Stored records:
-------------------------

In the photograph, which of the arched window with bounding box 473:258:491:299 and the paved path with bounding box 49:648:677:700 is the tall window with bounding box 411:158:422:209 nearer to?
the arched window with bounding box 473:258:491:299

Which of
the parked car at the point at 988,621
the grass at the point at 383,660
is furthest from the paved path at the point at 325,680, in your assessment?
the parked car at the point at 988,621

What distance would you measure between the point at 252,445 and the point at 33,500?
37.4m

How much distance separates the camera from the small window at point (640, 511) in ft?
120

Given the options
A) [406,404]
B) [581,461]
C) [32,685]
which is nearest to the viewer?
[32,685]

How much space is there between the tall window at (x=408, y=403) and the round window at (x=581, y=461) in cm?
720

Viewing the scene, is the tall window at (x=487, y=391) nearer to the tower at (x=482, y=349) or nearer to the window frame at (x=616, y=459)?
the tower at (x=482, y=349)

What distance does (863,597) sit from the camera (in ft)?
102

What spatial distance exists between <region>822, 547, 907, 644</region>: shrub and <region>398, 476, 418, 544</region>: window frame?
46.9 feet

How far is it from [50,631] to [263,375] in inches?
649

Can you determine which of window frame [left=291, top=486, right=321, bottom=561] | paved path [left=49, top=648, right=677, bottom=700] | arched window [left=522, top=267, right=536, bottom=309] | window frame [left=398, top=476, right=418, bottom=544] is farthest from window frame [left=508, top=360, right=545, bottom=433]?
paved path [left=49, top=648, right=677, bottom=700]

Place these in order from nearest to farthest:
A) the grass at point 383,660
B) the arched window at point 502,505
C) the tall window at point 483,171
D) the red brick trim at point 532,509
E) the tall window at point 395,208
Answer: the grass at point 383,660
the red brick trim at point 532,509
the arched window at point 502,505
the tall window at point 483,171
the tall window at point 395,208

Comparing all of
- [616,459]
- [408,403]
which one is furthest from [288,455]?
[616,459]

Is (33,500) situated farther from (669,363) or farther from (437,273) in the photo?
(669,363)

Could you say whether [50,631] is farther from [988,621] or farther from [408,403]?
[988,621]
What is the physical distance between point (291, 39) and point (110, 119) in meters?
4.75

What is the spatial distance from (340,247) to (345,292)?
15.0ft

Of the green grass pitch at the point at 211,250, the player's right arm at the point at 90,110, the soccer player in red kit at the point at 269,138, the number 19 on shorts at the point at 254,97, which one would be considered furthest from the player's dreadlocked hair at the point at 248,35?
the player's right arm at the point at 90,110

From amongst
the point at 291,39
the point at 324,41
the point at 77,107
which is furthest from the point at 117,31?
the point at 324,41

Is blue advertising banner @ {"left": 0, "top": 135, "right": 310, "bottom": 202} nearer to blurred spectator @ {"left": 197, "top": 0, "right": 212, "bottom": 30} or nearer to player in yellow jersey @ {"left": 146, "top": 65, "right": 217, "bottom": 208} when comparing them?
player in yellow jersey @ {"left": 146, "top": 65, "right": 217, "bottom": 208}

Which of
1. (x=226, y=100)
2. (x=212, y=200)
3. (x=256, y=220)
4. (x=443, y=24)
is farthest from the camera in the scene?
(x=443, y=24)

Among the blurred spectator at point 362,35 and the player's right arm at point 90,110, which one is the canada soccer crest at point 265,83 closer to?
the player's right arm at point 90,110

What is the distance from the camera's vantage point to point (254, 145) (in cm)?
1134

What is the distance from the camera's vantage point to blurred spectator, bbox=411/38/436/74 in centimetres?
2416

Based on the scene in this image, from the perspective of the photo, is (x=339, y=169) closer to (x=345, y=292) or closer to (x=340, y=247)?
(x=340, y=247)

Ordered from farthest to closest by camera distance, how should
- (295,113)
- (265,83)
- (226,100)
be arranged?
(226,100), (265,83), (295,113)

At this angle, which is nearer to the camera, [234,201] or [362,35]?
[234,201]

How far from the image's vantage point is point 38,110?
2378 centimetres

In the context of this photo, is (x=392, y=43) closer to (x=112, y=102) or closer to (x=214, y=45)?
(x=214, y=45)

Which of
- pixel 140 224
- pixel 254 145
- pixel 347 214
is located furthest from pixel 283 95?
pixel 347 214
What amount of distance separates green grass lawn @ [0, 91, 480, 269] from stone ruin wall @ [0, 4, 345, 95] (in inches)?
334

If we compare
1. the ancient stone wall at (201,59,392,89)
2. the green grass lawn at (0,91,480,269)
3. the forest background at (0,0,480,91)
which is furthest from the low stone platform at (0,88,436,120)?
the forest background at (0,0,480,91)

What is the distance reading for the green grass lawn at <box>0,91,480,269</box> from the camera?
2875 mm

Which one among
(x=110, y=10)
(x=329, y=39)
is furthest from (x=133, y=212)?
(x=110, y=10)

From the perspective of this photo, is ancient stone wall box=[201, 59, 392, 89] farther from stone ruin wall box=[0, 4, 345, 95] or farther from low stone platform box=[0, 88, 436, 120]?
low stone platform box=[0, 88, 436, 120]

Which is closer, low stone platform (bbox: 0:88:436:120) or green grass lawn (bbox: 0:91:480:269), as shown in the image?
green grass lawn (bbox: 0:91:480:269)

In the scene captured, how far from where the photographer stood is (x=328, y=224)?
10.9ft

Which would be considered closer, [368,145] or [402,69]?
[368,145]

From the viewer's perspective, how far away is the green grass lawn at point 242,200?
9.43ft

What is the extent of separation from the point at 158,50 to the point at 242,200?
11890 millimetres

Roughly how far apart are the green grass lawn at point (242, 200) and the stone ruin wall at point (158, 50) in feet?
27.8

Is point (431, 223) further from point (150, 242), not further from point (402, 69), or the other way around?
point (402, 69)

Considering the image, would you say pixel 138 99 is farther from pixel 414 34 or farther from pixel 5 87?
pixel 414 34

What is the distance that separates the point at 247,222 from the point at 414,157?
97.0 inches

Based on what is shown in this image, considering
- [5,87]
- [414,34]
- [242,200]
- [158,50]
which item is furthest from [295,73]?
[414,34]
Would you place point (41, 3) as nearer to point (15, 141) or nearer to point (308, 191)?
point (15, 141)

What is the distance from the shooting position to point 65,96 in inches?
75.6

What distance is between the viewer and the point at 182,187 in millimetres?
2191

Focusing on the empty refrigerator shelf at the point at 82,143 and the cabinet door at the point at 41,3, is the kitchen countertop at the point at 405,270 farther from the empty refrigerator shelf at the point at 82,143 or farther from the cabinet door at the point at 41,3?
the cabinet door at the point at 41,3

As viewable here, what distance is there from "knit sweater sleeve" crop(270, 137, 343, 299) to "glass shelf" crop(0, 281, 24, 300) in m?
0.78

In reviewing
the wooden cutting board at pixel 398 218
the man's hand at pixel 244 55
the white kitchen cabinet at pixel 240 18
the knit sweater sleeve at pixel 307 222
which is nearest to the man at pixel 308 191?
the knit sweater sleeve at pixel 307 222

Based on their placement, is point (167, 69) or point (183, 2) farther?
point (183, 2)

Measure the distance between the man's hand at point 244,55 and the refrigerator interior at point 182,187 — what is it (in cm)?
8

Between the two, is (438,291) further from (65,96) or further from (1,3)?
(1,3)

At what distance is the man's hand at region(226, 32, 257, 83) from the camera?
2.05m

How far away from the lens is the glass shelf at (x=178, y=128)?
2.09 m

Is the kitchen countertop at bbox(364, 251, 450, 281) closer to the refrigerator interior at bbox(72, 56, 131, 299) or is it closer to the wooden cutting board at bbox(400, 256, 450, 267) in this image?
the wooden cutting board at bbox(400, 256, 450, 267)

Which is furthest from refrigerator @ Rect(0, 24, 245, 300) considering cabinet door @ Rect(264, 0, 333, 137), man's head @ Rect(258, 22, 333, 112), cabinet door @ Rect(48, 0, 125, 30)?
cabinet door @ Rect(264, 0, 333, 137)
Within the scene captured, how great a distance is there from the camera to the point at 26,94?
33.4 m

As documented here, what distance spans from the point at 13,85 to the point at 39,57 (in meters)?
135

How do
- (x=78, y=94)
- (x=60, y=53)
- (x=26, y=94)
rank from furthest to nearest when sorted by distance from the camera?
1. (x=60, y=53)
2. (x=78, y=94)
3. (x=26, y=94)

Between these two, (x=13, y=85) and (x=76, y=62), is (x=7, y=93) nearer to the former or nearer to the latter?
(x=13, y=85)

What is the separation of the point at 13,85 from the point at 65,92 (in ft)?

-------------------------

Problem description:
Write out exactly the final stretch of the records: the line containing "Between the two, is" and every line after it, through the last, and nothing else.

Written answer:
Between the two, is (438,291) further from (65,96) or further from (1,3)?
(1,3)

At what distance is the man's hand at region(226, 32, 257, 83) from the camera?
2.05m

How far away from the lens is the glass shelf at (x=178, y=128)?
2.09 m

Is the kitchen countertop at bbox(364, 251, 450, 281) closer to the refrigerator interior at bbox(72, 56, 131, 299) or is it closer to the wooden cutting board at bbox(400, 256, 450, 267) in this image?
the wooden cutting board at bbox(400, 256, 450, 267)

Which is furthest from refrigerator @ Rect(0, 24, 245, 300) considering cabinet door @ Rect(264, 0, 333, 137), man's head @ Rect(258, 22, 333, 112), cabinet door @ Rect(48, 0, 125, 30)?
cabinet door @ Rect(264, 0, 333, 137)
Within the scene captured, how great a distance is there from the camera to the point at 26,94?
33.4 m

As documented here, what distance spans from the point at 13,85 to the point at 39,57 (in meters)?
135

How do
- (x=78, y=94)
- (x=60, y=53)
- (x=26, y=94)
rank from furthest to nearest when sorted by distance from the camera?
1. (x=60, y=53)
2. (x=78, y=94)
3. (x=26, y=94)

Between these two, (x=13, y=85) and (x=76, y=62), is (x=7, y=93) nearer to the former or nearer to the latter?
(x=13, y=85)

What is the separation of the point at 13,85 from the point at 65,92 (in ft)?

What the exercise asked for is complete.